Scroll down to discover the possible.
Impossible ?
Actually, there is an easy solution.
Use square tiles.
Rearranging them is trivial.
Unfortunately...
that's no longer a jigsaw puzzle.
Playground mats solved this problem years ago.
They don't slide.
Great!
...
Except every piece still fits everywhere.
That's not the kind of puzzle I wanted.
A normal puzzle gives each edge of a piece exactly one neighbour.
Here, every edge must satisfy two different neighbours.
That simple sentence creates almost every difficulty.

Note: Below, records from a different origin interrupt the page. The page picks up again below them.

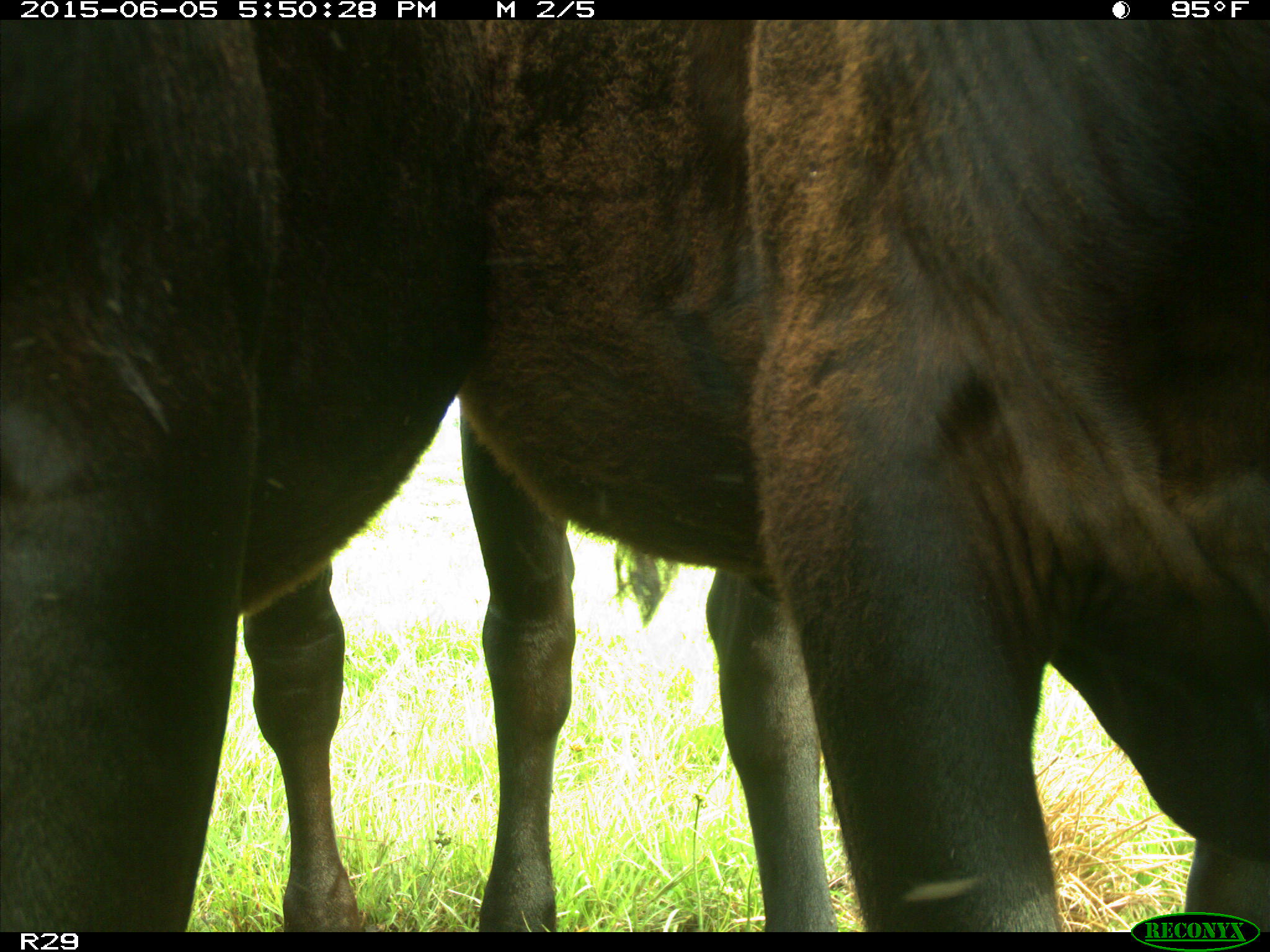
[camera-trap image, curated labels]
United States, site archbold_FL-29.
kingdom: Animalia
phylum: Chordata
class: Mammalia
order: Artiodactyla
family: Bovidae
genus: Bos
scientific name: Bos taurus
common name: domestic cow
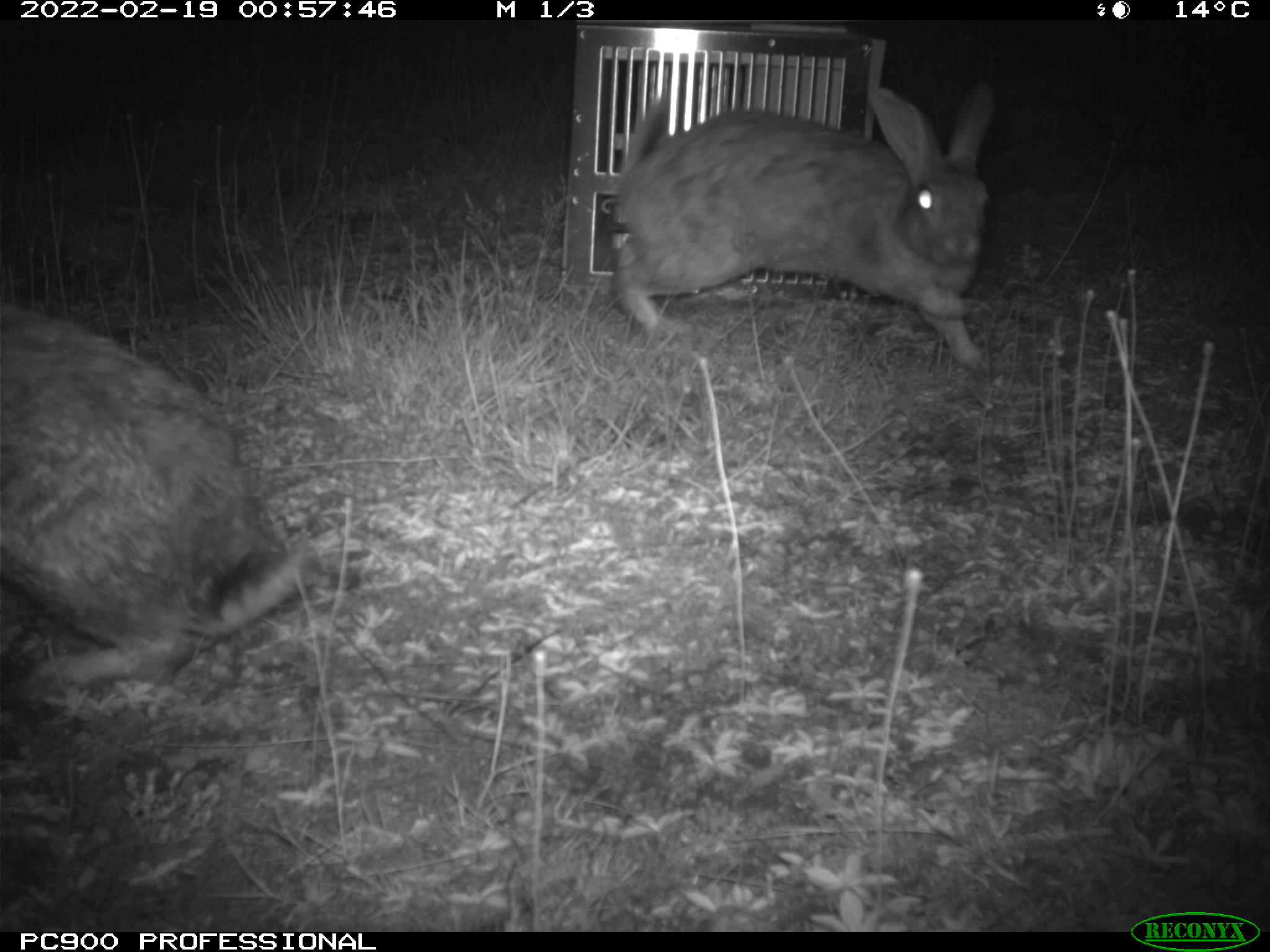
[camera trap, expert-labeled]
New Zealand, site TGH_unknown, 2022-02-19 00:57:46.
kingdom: Animalia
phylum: Chordata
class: Mammalia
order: Lagomorpha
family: Leporidae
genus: Oryctolagus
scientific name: Oryctolagus cuniculus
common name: european rabbit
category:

Give every edge an identifier which should be unique as much as possible. But a piece shares an edge with two neighbours, one in each configuration. So they have the same border identifier. It's the border contagion.

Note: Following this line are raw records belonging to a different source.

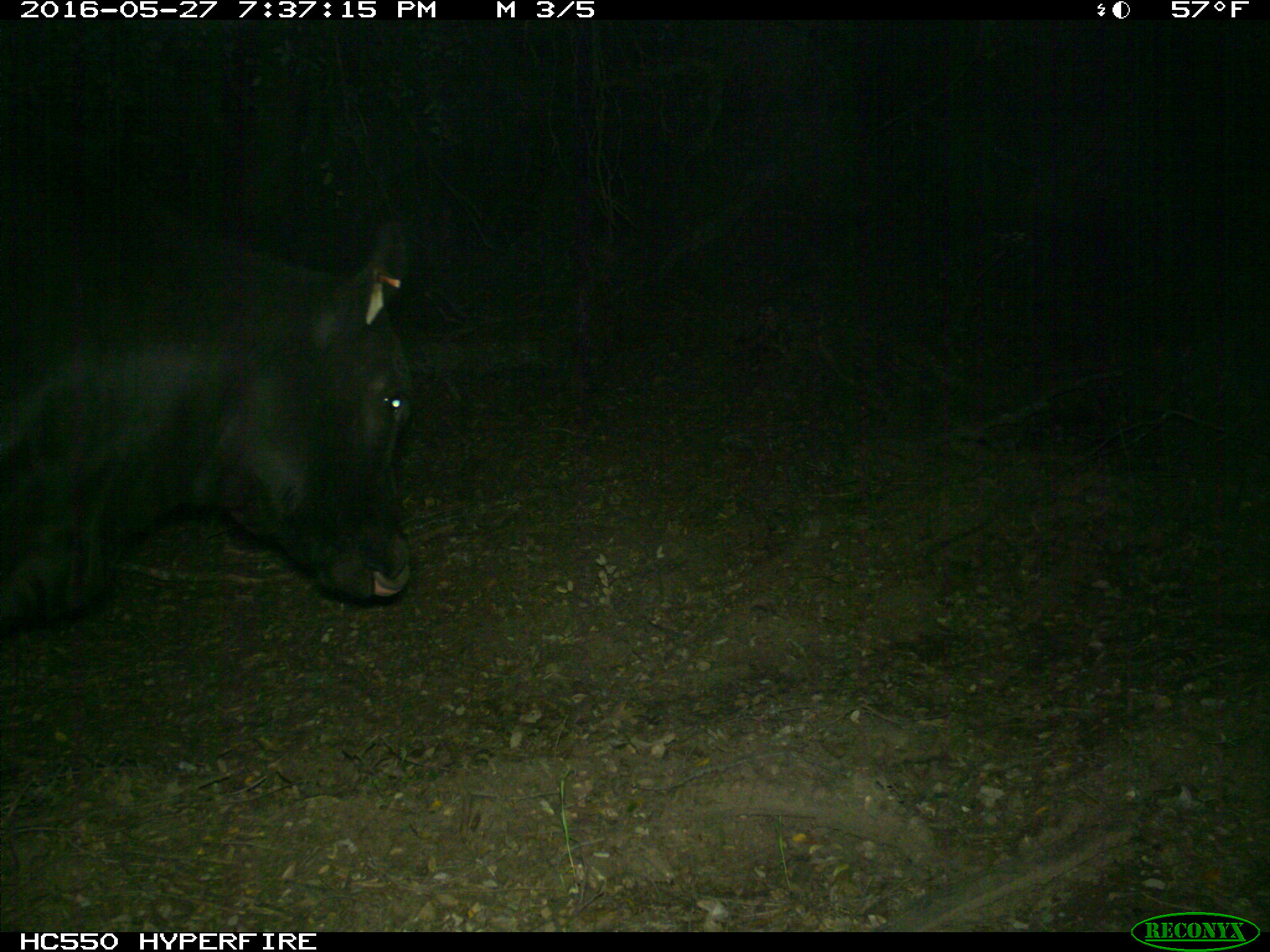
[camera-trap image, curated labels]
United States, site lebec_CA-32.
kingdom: Animalia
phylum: Chordata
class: Mammalia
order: Artiodactyla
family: Bovidae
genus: Bos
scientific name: Bos taurus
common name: domestic cow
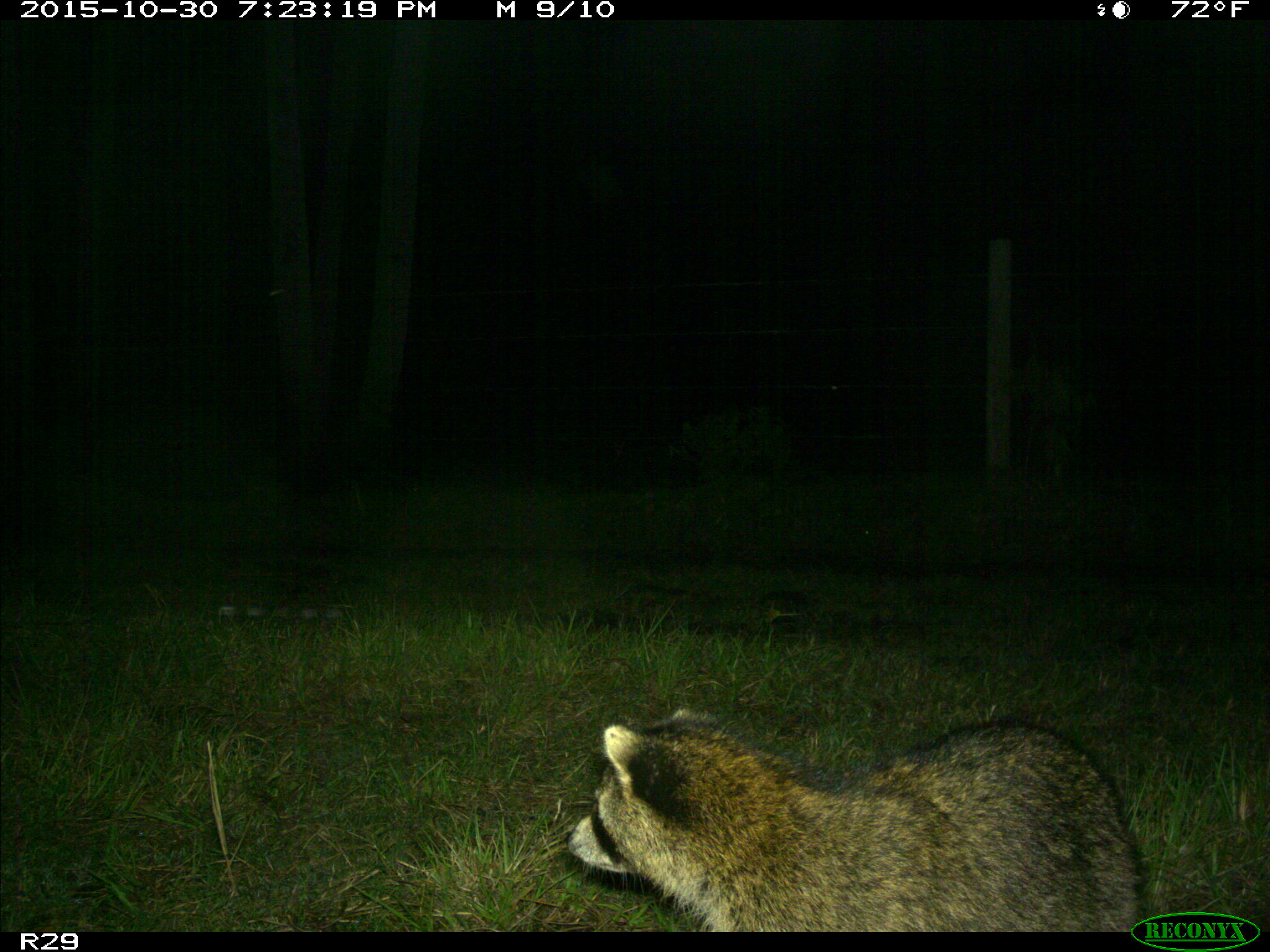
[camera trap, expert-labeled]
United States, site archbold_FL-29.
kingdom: Animalia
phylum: Chordata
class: Mammalia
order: Carnivora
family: Procyonidae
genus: Procyon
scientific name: Procyon lotor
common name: common raccoon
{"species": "Procyon lotor (common raccoon)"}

So you have to follow this contagion. And when the id is fully spread, you'll obtain a cycle.
This cycle is then, by construction, the minimal number of pieces which share the same edge. Proceed to the next edge.
First of all, let me be clear : the software starts with a terrible solution.
Then it improves it. Just a bit
Again.
Again.
Thousands of times.
This is known as stochastic optimization.
The two pictures are selected from separate image sets.
As a starting point, help yourself : you're allowed to reframe the pictures if it makes them match better. Well, of course with some limits, else you'll end with only one pixel.
We can't be sure until actually trying, but here is an heuristic : if the pictures share colours in some spots, then those spots shall end on the same piece, don't they?
So let's analyze the colour repartition in the pictures.
Wait a minute... The colour distribution... Is there a trick about histogram matching here ? ;-)
So : reframe, recolor, rotate, flip, and split into two configurations. Random configurations.
Of course. Now select two pieces, if they can be switched, switch them. Try to deform them a bit to fit better. Don't compare the pictures themselves : you don't want them to be the same. You want the shapes to be the same.
If your goal is matching every shade of blue, feel free.
I prefer matching circles and squares..
Did you improve the solution? Yes ? Great, keep it and move forward.
No ? Well, try again...
A third solution may exist (and a fourth by configurations' symetry). It happens whenever two pieces accidentally share the exact same sequence of edges. Exchange these pieces and you get another valid configuration.
Yes.
Actually, it is.
The software doesn't know what Petra is.
It doesn't know what a volcano is.
It doesn't even know what a face is.
It doesn't look for one extra piece. It can search for two extra pieces. Or a full row.
It only knows graphs, geometry and optimization.